Bourne's Transportation Advisory Committee began studying the possibility in mid-2014, with the addition of work by MassDOT's Central Transportation Planning Staff (CTPS) in November 2014. A Local Impact Report released in April 2015 proposed an 800 foot high-level platform and two parking alternatives: a 120-space modification of the existing lot, and a 400-to-600-space structure including a realignment of Academy Drive. The CTPS data estimated ridership at 875 daily riders if all Middleborough trains were extended to Buzzards Bay, or slightly fewer with a limited number of trains.

Bourne voted to join the MBTA district in 2015 and began paying an assessment in mid 2016 (for FY 2017), although there was no guarantee that commuter rail service would be provided in the fiscally constrained environment. For FY 2017, Bourne paid $41,707 to the MBTA plus an existing $88,429 to the CCRTA for existing bus service. MassDOT began planning a possible commuter rail trial service in October 2015. In February 2016, state representatives and CCRTA administrator Thomas Cahir said that the state wishes to begin trial service during FY 2017.

While the various proposals for commuter rail service in the mid-2010s were not realized, the MBTA began a study in fall 2020 to evaluate the feasibility of implementing Buzzards Bay commuter rail service in conjunction with the currently under-construction South Coast Rail. Upon completion of the study in spring 2021, two different alternatives for service were presented, one of which would terminate at Buzzards Bay station and the other of which would continue to Bourne station.

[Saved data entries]

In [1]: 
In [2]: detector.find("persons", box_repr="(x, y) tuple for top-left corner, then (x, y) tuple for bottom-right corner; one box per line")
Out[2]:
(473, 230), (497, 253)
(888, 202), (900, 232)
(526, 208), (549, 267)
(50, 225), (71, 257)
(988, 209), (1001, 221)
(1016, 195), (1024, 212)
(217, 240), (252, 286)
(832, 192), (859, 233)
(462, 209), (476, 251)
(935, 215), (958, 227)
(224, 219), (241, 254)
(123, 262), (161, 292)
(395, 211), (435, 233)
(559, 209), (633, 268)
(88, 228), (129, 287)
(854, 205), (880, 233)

...

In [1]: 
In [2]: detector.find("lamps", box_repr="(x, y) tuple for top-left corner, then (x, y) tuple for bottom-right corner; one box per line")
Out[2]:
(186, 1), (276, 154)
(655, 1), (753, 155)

---

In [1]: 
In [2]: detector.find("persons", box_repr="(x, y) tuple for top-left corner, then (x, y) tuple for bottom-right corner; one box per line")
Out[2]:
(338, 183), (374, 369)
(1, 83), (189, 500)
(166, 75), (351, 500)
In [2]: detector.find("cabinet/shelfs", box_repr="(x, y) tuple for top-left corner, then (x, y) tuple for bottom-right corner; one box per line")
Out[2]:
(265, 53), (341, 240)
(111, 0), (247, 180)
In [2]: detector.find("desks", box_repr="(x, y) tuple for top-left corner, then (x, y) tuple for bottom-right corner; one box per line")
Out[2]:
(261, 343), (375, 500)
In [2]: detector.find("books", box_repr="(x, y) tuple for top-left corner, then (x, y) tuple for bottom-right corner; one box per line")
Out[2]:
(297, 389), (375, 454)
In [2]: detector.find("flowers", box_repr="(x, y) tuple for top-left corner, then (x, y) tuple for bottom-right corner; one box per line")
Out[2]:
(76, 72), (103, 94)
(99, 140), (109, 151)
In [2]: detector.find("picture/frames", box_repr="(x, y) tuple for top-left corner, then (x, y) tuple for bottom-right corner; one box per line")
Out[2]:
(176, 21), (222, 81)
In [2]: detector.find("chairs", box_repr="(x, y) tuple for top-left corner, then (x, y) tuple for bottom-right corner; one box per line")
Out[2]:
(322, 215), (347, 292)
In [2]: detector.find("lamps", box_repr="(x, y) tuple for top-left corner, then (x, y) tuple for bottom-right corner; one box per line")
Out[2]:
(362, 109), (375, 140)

→ Your tasks
1. Copy everything from "Bourne's Transportation Advisory" down to "number of trains." in the passage on Buzzards Bay commuter rail.
2. According to the passage on Buzzards Bay commuter rail, why did the MBTA begin a study in fall 2020? Answer in one to three sentences.
3. Pick up the passage on Buzzards Bay commuter rail after its final sentence and continue it.

→ Responses
1.
Bourne's Transportation Advisory Committee began studying the possibility in mid-2014, with the addition of work by MassDOT's Central Transportation Planning Staff (CTPS) in November 2014. A Local Impact Report released in April 2015 proposed an 800 foot high-level platform and two parking alternatives: a 120-space modification of the existing lot, and a 400-to-600-space structure including a realignment of Academy Drive. The CTPS data estimated ridership at 875 daily riders if all Middleborough trains were extended to Buzzards Bay, or slightly fewer with a limited number of trains.

2. The MBTA began the study to evaluate the feasibility of running Buzzards Bay commuter rail service together with South Coast Rail, which was then under construction.

3.
In September 2023, State Representative Dylan Fernandes introduced a bill which would require at least three weekday round trips per day between Boston and Buzzards Bay within twelve months, and order a feasibility study for further extensions to Falmouth, Bourne, Barnstable, Yarmouth, and Sandwich.

==Station list==
CapeFlyer tickets are not priced using the MBTA Commuter Rail's numbered fare zone system. Instead, the route is divided into three sections (Boston–Brockton, Lakeville–Bourne, and Hyannis), with ticket prices varying depending on origin and destination.

| Mile (km) | Location | Station | Connections and notes |
|---|---|---|---|
| 0.0 (0) | Boston | South Station | Amtrak: Acela, Lake Shore Limited, Northeast Regional MBTA Commuter Rail: Fairmount, Fall River/New Bedford, Framingham/Worcester, Franklin/Foxboro, Needham, Greenbush Line, Kingston, and Providence/Stoughton lines MBTA subway: Red Line, Silver Line (SL1, SL2, SL3, SL4) MBTA bus: 4, 7, 11 Intercity buses at South Station Bus Terminal |
| 10.9 (17.5) | Braintree | Braintree | MBTA subway: Red Line MBTA Commuter Rail: Fall River/New Bedford Line, Kingston Line MBTA bus: 226, 230, 236 |
| 20.0 (32.2) | Brockton | Brockton | MBTA Commuter Rail: Fall River/New Bedford Line Brockton Area Transit Authority: 1, 2, 3, 4, 4A, 5, 6, 8, 9, 10/11, 12, 13, 14, BSU 28 |
| 35.6 (57.3) | Lakeville | Lakeville | GATRA: |
| 49.1 (79.0) | Wareham | Wareham Village | GATRA: Link 1, Wareham–New Bedford Connection, Wareham–Plymouth Connection |
| 54.7 (88.0) | Buzzards Bay | Buzzards Bay | Cape Cod Central Railroad GATRA: Link 2 CCRTA: Bourne Run, Sandwich Line Peter Pan |
| 56.4 (90.8) | Bourne | Bourne | CCRTA: Falmouth shuttle Steamship Authority Shuttle |
| 79.1 (127.3) | Hyannis | Hyannis Transportation Center | Cape Cod Central Railroad CCRTA: Barnstable Villager, H2O, Hyannis Crosstown, Hyannis Trolley, Sandwich Line, Sealine Peter Pan, Plymouth & Brockton |

==See also==
- Cannonball - A similar service operated by the Long Island Rail Road that runs between New York City and Montauk.
- Berkshire Flyer - An Amtrak-operated train between New York City and Pittsfield, Massachusetts, which runs on summer weekends and was modeled after the CapeFlyer.